----- Given data -----

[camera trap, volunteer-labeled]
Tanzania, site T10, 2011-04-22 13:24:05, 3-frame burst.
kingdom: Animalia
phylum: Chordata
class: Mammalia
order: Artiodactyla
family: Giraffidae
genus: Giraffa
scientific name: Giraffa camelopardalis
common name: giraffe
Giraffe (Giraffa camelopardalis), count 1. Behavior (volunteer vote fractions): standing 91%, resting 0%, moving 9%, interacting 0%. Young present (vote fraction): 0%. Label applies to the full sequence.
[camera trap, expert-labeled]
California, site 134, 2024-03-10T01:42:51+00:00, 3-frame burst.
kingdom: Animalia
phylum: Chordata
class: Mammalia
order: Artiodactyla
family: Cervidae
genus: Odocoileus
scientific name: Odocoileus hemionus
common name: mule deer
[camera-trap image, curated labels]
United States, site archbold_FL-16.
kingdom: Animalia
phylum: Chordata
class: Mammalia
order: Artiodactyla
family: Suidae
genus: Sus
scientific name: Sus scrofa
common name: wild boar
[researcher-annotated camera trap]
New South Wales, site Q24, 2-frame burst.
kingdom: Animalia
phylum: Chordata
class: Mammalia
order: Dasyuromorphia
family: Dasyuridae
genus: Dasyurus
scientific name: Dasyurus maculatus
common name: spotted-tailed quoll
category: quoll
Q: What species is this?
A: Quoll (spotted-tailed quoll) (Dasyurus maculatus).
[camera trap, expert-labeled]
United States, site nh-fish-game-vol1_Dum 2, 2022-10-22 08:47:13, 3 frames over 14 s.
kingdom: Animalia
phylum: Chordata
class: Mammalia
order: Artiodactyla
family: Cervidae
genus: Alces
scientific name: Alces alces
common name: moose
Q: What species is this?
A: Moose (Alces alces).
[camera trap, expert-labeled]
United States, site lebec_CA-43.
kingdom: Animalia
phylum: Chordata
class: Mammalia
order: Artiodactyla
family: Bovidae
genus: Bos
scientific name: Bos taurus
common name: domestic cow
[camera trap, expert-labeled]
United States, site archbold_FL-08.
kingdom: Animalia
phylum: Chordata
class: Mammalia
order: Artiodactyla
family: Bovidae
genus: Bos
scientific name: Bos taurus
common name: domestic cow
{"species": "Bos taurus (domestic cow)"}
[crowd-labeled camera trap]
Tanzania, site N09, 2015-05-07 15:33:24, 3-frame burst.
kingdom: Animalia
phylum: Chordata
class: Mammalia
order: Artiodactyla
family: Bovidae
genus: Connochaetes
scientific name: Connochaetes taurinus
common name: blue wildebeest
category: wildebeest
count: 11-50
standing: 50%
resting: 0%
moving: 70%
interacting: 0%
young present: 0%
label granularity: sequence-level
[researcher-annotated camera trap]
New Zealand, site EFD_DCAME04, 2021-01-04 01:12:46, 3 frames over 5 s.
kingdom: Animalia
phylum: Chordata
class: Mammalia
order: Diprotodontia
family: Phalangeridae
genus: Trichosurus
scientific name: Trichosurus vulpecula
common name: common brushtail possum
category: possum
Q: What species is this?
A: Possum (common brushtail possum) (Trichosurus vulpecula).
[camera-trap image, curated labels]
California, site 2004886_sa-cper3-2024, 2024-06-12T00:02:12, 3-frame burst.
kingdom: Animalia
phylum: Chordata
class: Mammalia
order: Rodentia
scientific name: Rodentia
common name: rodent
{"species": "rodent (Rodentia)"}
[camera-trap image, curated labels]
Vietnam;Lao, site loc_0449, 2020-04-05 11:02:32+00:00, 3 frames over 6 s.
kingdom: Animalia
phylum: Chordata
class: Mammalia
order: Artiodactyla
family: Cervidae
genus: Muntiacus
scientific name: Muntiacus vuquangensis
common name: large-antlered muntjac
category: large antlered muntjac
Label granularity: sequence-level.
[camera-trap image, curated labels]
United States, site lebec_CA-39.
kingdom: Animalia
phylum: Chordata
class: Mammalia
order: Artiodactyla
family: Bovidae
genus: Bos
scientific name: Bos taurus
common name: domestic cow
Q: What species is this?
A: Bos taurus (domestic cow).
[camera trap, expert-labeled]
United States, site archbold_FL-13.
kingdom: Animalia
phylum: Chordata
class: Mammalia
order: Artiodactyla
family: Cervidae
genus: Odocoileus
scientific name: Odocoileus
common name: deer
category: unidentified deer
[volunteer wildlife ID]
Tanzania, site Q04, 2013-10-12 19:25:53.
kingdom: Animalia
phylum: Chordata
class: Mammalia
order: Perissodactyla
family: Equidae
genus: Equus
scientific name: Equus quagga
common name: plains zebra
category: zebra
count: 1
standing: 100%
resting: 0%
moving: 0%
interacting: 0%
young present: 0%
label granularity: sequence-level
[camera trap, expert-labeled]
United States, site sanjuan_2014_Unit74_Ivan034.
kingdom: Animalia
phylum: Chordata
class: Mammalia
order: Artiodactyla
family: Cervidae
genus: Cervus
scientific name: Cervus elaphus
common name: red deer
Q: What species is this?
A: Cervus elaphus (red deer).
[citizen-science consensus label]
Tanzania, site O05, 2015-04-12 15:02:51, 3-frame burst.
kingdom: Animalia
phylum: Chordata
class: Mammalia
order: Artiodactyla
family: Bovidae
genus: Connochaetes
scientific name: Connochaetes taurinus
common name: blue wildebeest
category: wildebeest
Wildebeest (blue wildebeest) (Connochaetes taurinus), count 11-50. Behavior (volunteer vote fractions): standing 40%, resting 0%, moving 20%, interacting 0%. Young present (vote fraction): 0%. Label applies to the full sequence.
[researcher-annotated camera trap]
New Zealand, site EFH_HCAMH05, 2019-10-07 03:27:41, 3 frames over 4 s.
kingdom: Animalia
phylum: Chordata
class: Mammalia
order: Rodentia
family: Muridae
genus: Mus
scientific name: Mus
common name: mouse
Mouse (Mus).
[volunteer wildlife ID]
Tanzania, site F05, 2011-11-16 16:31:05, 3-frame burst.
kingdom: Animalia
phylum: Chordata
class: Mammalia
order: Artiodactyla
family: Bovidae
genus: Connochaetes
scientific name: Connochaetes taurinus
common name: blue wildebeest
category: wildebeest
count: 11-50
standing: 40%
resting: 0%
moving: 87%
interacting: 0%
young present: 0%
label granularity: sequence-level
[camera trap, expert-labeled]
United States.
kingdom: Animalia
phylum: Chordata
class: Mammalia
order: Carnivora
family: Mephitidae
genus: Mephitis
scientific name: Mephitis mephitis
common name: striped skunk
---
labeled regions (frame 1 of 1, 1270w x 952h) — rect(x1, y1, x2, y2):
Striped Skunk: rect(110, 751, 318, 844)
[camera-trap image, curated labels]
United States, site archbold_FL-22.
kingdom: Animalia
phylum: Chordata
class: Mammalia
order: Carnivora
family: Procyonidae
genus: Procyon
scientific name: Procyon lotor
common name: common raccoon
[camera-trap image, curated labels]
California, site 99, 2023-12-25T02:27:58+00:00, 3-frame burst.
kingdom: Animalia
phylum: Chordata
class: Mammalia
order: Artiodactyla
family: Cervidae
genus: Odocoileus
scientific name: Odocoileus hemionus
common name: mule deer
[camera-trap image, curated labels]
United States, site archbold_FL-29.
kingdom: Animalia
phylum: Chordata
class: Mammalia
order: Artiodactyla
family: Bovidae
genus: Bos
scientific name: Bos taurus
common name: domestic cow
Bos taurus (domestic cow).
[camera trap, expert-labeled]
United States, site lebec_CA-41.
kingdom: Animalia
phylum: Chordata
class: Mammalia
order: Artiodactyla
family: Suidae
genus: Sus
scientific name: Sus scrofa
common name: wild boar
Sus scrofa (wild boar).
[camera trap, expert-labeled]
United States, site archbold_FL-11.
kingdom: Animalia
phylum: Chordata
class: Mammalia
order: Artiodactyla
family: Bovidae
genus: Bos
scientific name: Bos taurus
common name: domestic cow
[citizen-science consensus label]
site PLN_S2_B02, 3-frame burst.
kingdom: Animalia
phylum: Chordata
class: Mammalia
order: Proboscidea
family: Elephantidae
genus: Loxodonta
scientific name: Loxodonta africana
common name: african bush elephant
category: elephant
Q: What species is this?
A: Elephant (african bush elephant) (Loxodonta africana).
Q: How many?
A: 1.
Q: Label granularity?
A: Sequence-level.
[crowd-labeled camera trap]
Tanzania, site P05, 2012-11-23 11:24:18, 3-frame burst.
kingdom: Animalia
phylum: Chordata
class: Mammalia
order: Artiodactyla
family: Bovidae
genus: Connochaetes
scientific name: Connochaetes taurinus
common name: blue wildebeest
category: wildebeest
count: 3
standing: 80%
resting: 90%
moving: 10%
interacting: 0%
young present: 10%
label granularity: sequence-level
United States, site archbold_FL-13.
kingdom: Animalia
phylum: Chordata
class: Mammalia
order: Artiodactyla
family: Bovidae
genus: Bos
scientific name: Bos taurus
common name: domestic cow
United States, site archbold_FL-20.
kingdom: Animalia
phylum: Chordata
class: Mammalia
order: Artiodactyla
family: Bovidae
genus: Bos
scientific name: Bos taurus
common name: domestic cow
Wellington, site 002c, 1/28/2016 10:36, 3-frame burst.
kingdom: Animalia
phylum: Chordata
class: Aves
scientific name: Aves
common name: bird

-----

Extract each line holding the word "Zealand" from the records.

New Zealand, site EFD_DCAME04, 2021-01-04 01:12:46, 3 frames over 5 s.
New Zealand, site EFH_HCAMH05, 2019-10-07 03:27:41, 3 frames over 4 s.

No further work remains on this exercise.